Rows of spatial question data:
# # # # # # #
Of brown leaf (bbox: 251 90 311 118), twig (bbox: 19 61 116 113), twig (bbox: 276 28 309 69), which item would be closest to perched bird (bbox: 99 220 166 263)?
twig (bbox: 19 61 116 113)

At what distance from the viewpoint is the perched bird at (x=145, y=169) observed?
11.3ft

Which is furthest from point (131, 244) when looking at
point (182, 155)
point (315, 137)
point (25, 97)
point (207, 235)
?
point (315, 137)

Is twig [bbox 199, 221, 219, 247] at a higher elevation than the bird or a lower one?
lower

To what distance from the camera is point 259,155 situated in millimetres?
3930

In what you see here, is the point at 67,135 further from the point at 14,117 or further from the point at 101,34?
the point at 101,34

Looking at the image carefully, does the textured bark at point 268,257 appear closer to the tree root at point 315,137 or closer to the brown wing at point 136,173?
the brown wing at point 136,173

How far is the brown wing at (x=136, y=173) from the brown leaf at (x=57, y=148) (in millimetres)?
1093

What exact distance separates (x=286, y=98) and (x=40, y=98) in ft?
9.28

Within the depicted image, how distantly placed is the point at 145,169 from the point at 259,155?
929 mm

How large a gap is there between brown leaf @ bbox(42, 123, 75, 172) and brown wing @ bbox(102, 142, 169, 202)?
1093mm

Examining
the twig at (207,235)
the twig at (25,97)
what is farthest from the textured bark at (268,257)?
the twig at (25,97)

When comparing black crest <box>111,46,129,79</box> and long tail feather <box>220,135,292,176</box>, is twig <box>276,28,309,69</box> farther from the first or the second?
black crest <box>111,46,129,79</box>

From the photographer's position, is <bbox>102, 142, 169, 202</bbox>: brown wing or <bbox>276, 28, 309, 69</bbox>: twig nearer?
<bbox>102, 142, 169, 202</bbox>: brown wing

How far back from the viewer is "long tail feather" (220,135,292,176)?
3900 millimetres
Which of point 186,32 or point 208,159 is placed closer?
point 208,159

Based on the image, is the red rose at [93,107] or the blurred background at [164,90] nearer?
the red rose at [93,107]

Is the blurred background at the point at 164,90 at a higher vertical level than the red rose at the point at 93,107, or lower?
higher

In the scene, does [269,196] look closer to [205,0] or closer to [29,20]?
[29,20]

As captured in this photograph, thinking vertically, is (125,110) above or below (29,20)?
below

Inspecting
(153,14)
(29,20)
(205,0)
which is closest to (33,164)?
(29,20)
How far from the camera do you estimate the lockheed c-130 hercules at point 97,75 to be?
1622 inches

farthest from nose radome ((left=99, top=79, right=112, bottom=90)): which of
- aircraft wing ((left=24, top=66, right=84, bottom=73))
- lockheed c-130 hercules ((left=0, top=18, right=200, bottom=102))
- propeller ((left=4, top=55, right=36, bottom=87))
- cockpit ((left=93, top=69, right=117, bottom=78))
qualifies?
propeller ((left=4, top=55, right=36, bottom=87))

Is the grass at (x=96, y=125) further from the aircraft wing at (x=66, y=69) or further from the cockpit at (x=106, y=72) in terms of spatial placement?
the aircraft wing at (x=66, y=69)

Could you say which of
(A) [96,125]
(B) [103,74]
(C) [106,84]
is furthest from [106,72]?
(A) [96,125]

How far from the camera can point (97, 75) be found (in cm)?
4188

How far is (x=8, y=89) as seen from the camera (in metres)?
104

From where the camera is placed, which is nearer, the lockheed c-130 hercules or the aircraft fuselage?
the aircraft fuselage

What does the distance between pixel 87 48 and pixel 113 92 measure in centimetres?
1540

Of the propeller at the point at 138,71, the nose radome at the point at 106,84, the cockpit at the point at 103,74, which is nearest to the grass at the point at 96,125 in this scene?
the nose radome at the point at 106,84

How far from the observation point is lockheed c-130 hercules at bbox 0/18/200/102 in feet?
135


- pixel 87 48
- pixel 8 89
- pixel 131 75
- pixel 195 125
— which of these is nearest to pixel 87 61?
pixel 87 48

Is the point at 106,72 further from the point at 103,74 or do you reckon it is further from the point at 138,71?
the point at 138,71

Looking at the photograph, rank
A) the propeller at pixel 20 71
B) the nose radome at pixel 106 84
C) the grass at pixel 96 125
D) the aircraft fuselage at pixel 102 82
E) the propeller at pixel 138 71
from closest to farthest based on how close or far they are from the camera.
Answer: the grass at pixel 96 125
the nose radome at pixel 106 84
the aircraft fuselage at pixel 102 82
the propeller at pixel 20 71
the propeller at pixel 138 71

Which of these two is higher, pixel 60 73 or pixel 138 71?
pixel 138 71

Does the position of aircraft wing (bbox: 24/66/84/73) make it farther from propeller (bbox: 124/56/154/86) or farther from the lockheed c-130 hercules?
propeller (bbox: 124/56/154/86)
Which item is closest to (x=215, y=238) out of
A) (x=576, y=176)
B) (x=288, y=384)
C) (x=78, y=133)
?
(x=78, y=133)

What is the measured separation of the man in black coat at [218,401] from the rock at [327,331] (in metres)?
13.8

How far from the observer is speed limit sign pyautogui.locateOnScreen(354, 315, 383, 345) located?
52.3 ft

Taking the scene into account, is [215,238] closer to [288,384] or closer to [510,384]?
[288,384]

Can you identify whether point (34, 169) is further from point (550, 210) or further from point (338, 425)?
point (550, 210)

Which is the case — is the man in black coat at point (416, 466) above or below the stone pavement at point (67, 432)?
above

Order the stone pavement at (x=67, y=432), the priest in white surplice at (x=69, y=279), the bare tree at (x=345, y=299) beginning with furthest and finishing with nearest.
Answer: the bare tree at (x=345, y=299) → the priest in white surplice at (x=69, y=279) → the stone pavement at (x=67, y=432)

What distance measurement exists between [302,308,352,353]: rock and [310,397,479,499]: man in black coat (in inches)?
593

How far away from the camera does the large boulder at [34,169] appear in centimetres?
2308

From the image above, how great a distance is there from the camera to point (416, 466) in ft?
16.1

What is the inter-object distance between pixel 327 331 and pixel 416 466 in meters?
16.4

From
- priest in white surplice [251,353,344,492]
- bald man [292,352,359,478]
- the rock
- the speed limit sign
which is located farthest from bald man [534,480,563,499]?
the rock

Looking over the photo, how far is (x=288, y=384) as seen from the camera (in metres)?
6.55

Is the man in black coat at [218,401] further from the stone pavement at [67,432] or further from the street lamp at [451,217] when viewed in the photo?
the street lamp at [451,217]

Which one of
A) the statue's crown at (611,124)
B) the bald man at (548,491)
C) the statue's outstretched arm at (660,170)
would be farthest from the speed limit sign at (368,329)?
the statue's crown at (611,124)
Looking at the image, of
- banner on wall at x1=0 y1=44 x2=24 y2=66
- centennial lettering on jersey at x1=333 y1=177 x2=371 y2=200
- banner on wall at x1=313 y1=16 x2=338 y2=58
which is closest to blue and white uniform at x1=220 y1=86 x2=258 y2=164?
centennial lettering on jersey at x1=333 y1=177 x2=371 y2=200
# # # # # # #
• TASK STATEMENT: Copy every one of the rows above, character for character.

• FINAL RESULT:
Of brown leaf (bbox: 251 90 311 118), twig (bbox: 19 61 116 113), twig (bbox: 276 28 309 69), which item would be closest to perched bird (bbox: 99 220 166 263)?
twig (bbox: 19 61 116 113)

At what distance from the viewpoint is the perched bird at (x=145, y=169) observed?
11.3ft

Which is furthest from point (131, 244) when looking at
point (182, 155)
point (315, 137)
point (25, 97)
point (207, 235)
?
point (315, 137)

Is twig [bbox 199, 221, 219, 247] at a higher elevation than the bird or a lower one?
lower

To what distance from the camera is point 259,155 situated in millimetres?
3930

In what you see here, is the point at 67,135 further from the point at 14,117 or further from the point at 101,34?
the point at 101,34

Looking at the image carefully, does the textured bark at point 268,257 appear closer to the tree root at point 315,137 or closer to the brown wing at point 136,173?
the brown wing at point 136,173

How far is the brown wing at (x=136, y=173) from the brown leaf at (x=57, y=148) (in millimetres)?
1093

What exact distance separates (x=286, y=98) and (x=40, y=98) in ft?
9.28

Within the depicted image, how distantly placed is the point at 145,169 from the point at 259,155?
929 mm

How large a gap is there between brown leaf @ bbox(42, 123, 75, 172) and brown wing @ bbox(102, 142, 169, 202)?
1093mm

Examining
the twig at (207,235)
the twig at (25,97)
what is farthest from the textured bark at (268,257)?
the twig at (25,97)

When comparing black crest <box>111,46,129,79</box> and long tail feather <box>220,135,292,176</box>, is twig <box>276,28,309,69</box> farther from the first or the second?
black crest <box>111,46,129,79</box>

From the photographer's position, is <bbox>102, 142, 169, 202</bbox>: brown wing or <bbox>276, 28, 309, 69</bbox>: twig nearer?
<bbox>102, 142, 169, 202</bbox>: brown wing

How far back from the viewer is "long tail feather" (220,135,292,176)?
3900 millimetres
Which of point 186,32 or point 208,159 is placed closer?
point 208,159

Based on the image, is the red rose at [93,107] or the blurred background at [164,90] nearer?
the red rose at [93,107]

Is the blurred background at the point at 164,90 at a higher vertical level than the red rose at the point at 93,107, or lower?
higher

In the scene, does [269,196] look closer to [205,0] or closer to [29,20]?
[29,20]

As captured in this photograph, thinking vertically, is (125,110) above or below (29,20)?
below

Inspecting
(153,14)
(29,20)
(205,0)
which is closest to (33,164)?
(29,20)
How far from the camera do you estimate the lockheed c-130 hercules at point 97,75 to be?
1622 inches

farthest from nose radome ((left=99, top=79, right=112, bottom=90)): which of
- aircraft wing ((left=24, top=66, right=84, bottom=73))
- lockheed c-130 hercules ((left=0, top=18, right=200, bottom=102))
- propeller ((left=4, top=55, right=36, bottom=87))
- cockpit ((left=93, top=69, right=117, bottom=78))
qualifies?
propeller ((left=4, top=55, right=36, bottom=87))

Is the grass at (x=96, y=125) further from the aircraft wing at (x=66, y=69) or further from the cockpit at (x=106, y=72) in terms of spatial placement?
the aircraft wing at (x=66, y=69)

Could you say which of
(A) [96,125]
(B) [103,74]
(C) [106,84]
is furthest from [106,72]?
(A) [96,125]

How far from the camera can point (97, 75) be found (in cm)?
4188

How far is (x=8, y=89) as seen from the camera (in metres)?
104

From where the camera is placed, which is nearer, the lockheed c-130 hercules or the aircraft fuselage?
the aircraft fuselage

What does the distance between pixel 87 48 and pixel 113 92 measure in centimetres?
1540

Of the propeller at the point at 138,71, the nose radome at the point at 106,84, the cockpit at the point at 103,74, which is nearest to the grass at the point at 96,125 in this scene?
the nose radome at the point at 106,84

How far from the observation point is lockheed c-130 hercules at bbox 0/18/200/102 in feet?
135


- pixel 87 48
- pixel 8 89
- pixel 131 75
- pixel 195 125
— which of these is nearest to pixel 87 61?
pixel 87 48

Is the point at 106,72 further from the point at 103,74 or do you reckon it is further from the point at 138,71?
the point at 138,71

Looking at the photograph, rank
A) the propeller at pixel 20 71
B) the nose radome at pixel 106 84
C) the grass at pixel 96 125
D) the aircraft fuselage at pixel 102 82
E) the propeller at pixel 138 71
from closest to farthest based on how close or far they are from the camera.
Answer: the grass at pixel 96 125
the nose radome at pixel 106 84
the aircraft fuselage at pixel 102 82
the propeller at pixel 20 71
the propeller at pixel 138 71

Which of these two is higher, pixel 60 73 or pixel 138 71?
pixel 138 71

Does the position of aircraft wing (bbox: 24/66/84/73) make it farther from propeller (bbox: 124/56/154/86) or farther from the lockheed c-130 hercules?
propeller (bbox: 124/56/154/86)
Which item is closest to (x=215, y=238) out of
A) (x=576, y=176)
B) (x=288, y=384)
C) (x=78, y=133)
?
(x=78, y=133)

What is the measured separation of the man in black coat at [218,401] from the rock at [327,331] (in metres)?
13.8

How far from the observer is speed limit sign pyautogui.locateOnScreen(354, 315, 383, 345) located?
52.3 ft

Taking the scene into account, is [215,238] closer to [288,384] or closer to [510,384]?
[288,384]

Can you identify whether point (34, 169) is further from point (550, 210) or further from point (338, 425)?
point (550, 210)

Which is the case — is the man in black coat at point (416, 466) above or below the stone pavement at point (67, 432)?
above

Order the stone pavement at (x=67, y=432), the priest in white surplice at (x=69, y=279), the bare tree at (x=345, y=299) beginning with furthest and finishing with nearest.
Answer: the bare tree at (x=345, y=299) → the priest in white surplice at (x=69, y=279) → the stone pavement at (x=67, y=432)

What distance measurement exists between [302,308,352,353]: rock and [310,397,479,499]: man in black coat (in inches)?
593

How far away from the camera does the large boulder at [34,169] appear in centimetres?
2308

From the image above, how great a distance is there from the camera to point (416, 466) in ft?
16.1

What is the inter-object distance between pixel 327 331 and pixel 416 466 in meters?
16.4

From
- priest in white surplice [251,353,344,492]
- bald man [292,352,359,478]
- the rock
- the speed limit sign
which is located farthest from bald man [534,480,563,499]?
the rock

Looking over the photo, how far is (x=288, y=384) as seen from the camera (in metres)?
6.55

Is the man in black coat at [218,401] further from the stone pavement at [67,432] or further from the street lamp at [451,217] when viewed in the photo?
the street lamp at [451,217]

Which one of
A) the statue's crown at (611,124)
B) the bald man at (548,491)
C) the statue's outstretched arm at (660,170)
would be farthest from the speed limit sign at (368,329)?
the statue's crown at (611,124)
Looking at the image, of
- banner on wall at x1=0 y1=44 x2=24 y2=66
- centennial lettering on jersey at x1=333 y1=177 x2=371 y2=200
- banner on wall at x1=313 y1=16 x2=338 y2=58
which is closest to blue and white uniform at x1=220 y1=86 x2=258 y2=164?
centennial lettering on jersey at x1=333 y1=177 x2=371 y2=200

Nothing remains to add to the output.